Elemen-elemen dari Divisi Infanteri ke-9, yang menyediakan sebagian besar kekuatan untuk melakukan operasi sungai di wilayah Mekong terutama menggunakan kapal pendarat dengan howitzer 105mm dengan cara yang hampir sama dengan yang dilakukan oleh Field Artillery Regimen ke-111 baru-baru ini di Camp Lejeune.
Menjelang akhir Perang Vietnam, Angkatan Darat mengkodifikasikan pelajaran yang telah dipelajari tentang perang sungai, termasuk penggunaan howitzer pada kapal pendarat. Satu manual 1971 bahkan menjelaskan bagaimana menggunakan howitzer self-propelled M109 155mm pada pendaratan dapat menawarkan fleksibilitas yang lebih besar.
Sayangnya, lebih dari empat dekade sejak perang Amerika di Asia Tenggara berakhir, gagasan untuk memanfaatkan artileri lapangan dengan cara ini sebagian besar telah berada dalam ketidakjelasan. Virginia National Guard tidak mengatakan mengapa mereka memutuskan untuk mengeksplorasi kembali konsep operasi ini sekarang.

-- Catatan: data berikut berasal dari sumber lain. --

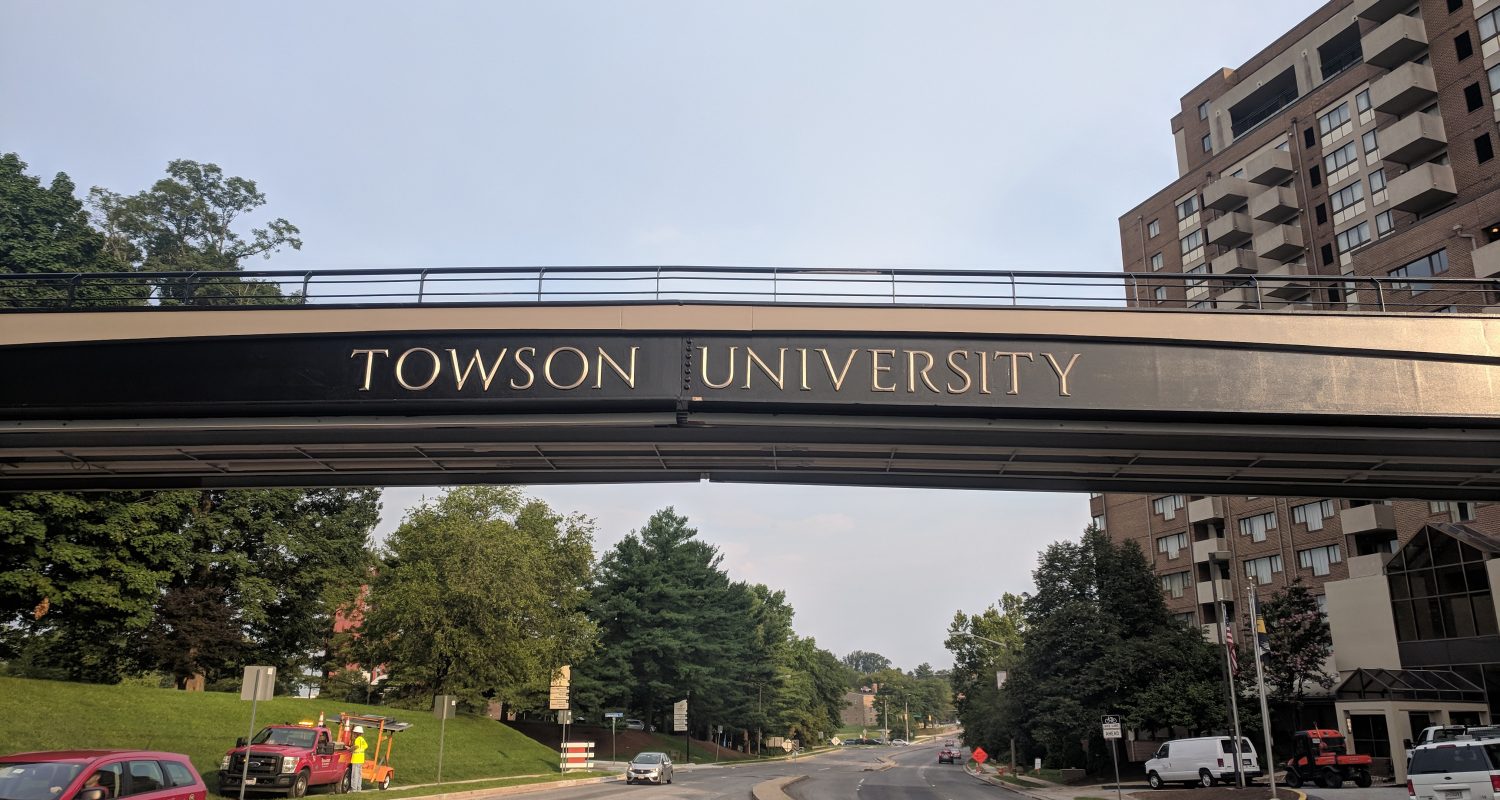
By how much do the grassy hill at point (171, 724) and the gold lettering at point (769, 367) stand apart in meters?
21.1

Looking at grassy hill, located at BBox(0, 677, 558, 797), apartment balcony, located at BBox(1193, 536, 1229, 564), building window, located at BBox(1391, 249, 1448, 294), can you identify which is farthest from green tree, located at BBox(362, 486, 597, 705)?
building window, located at BBox(1391, 249, 1448, 294)

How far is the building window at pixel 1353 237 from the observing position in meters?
61.7

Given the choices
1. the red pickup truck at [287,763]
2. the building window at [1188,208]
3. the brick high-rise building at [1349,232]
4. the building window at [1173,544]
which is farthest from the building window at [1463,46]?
the red pickup truck at [287,763]

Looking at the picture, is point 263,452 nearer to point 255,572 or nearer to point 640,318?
point 640,318

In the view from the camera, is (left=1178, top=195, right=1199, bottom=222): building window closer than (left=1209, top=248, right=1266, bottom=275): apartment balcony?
No

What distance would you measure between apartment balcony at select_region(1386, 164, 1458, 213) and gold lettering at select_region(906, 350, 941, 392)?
2094 inches

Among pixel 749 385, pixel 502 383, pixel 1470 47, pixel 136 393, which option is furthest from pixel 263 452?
pixel 1470 47

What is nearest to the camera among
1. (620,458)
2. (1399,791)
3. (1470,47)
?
(620,458)

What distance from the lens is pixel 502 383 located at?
13250 mm

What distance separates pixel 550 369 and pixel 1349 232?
65307 millimetres

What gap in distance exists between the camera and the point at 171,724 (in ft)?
97.0

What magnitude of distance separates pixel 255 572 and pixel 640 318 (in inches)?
1465

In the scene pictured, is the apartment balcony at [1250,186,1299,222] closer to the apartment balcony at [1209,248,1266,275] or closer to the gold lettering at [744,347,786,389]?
the apartment balcony at [1209,248,1266,275]

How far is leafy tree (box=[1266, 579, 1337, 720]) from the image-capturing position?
147ft
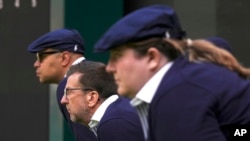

Namun, Operation Gator datang pada saat ketika Angkatan Darat Amerika secara keseluruhan mengevaluasi perannya dalam operasi pesisir dengan mata mengarah ke Wilayah Pasifik. Kemampuan artileri yang dikirimkan melalui air juga bisa bernilai di hotspot littoral potensial lainnya di Timur Tengah atau Eropa.
Masih harus dilihat seberapa jauh Angkatan Darat Amerika akan menghidupkan kembali kemampuan artileri semacam ini.